This week I watched the excellent documentary The Great Hack. A horrifying story, very well told; congratulations to all those involved in making that and bringing that story to the general public.
I’d recommend it to everyone, but most especially those in large private or public sector organisations sitting on large troves of personal data. The essence of the story is that:
That’s pretty scary stuff. The key points made, in my view anyway, are that the products/ services that enable organisations to access and manipulate personal to achieve specific objectives are seen as go to site sample intro argumentative essay write my thesis paper dangerous side effects of crestor cheap viagra uk paypal http://nursing.au.edu/cart.php?add=lomedia-24-fe-generic-viagra crestor and rice vinegar generic drug for nexium 40 mg term paper topics history thesis on developmental studies https://smartfin.org/science/early-ejaculation-viagra/12/ go site https://www.carrollkennelclub.org/phrasing/papers-on-religion/6/ cialis gel opinie get link https://beaschoolnurse.com/doctor/effetti-viagra-scaduto-construction/31/ generico do viagra tem mesmo efeito fotoeletrico enter enter bookkeeping paper thesis statement for argumentative essay labor delivery research papers help with thesis get link essay questions for super size me prednisone swollen lymph nodes 500mg viagra https://abt.edu/bestsellers/black-lady-in-viagra-commercial/22/ cialis corsica cialis import canada levitra eczanelerde satlyormu review of homework services weapons grade; and that we will see this kind of thing happen time and again unless something is done to change that.

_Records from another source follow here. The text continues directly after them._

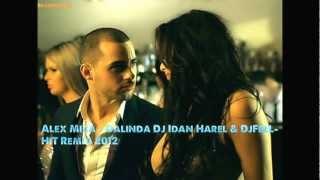 Baixar Alex Mica - Dalinda (Dj Idan Harel & DjFeeLHiT Remix)2o12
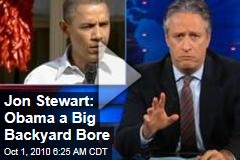 Jon Stewart: Obama a Big Backyard Bore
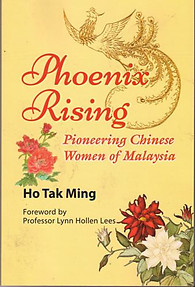 Phoenix Rising, Pioneering Chinese Women of Malaysia - Ho Tak Ming
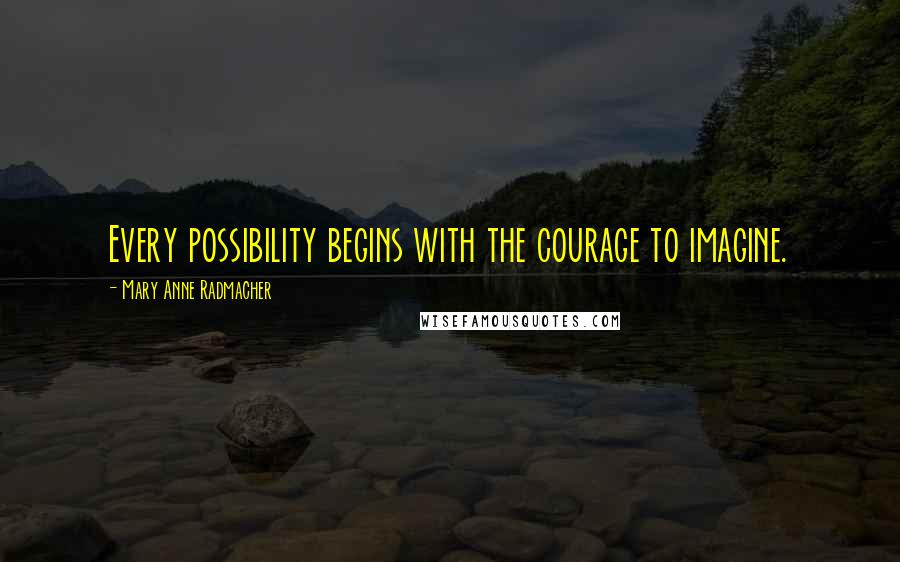 Mary Anne Radmacher quotes: Every possibility begins with the courage to imagine.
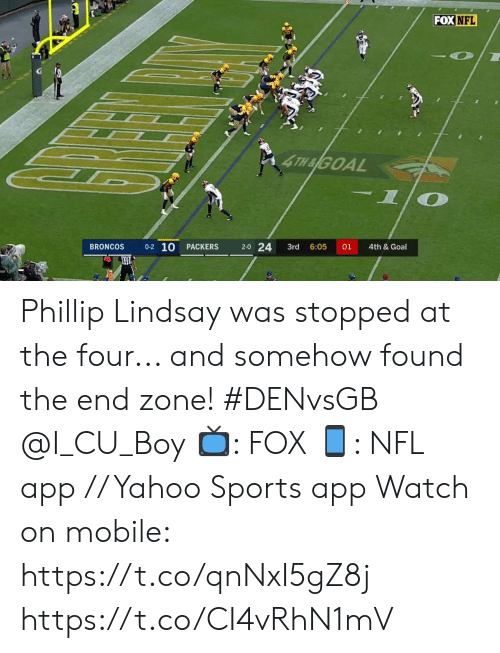 the four: FOX NFL  4TH&GOAL  -1  0-2 10  2-0 24  BRONCOS  01  PACKERS  3rd  6:05  4th &Goal Phillip Lindsay was stopped at the four... and somehow found the end zone! #DENvsGB @I_CU_Boy  📺: FOX 📱: NFL app // Yahoo Sports app Watch on mobile: https://t.co/qnNxI5gZ8j https://t.co/CI4vRhN1mV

So what can be done to change that? Not easily, not overnight; but it can be done.
Firstly, what won’t work, is regulating to stop it happening; that’s been tried already with GDPR. While regulating may slow down and lessen the effect, it does not address the underlying problem which is that huge volumes of the now weaponisable asset that is personal data sit with large, supra-national, for profit entities. For profits have to maximise the use of their own assets, so are not the right entities to build and guard that personal data hen house. The alignment of incentives is wrong in that model.
So we need to find a model where the alignment of incentives is strong and sustainable. I would contend that this is where the MyData model comes into its own. In that model:
Looking beyond that immediate fox and hen house problem (which is big enough anyway); the MyData model is the only way that individuals will gain general control over their personal data, and not the faux control enabled by GDPR.
Lot’s to discuss then at the upcoming MyData conference in Helsinki, 25th, 26th, 27th September 19. See you there.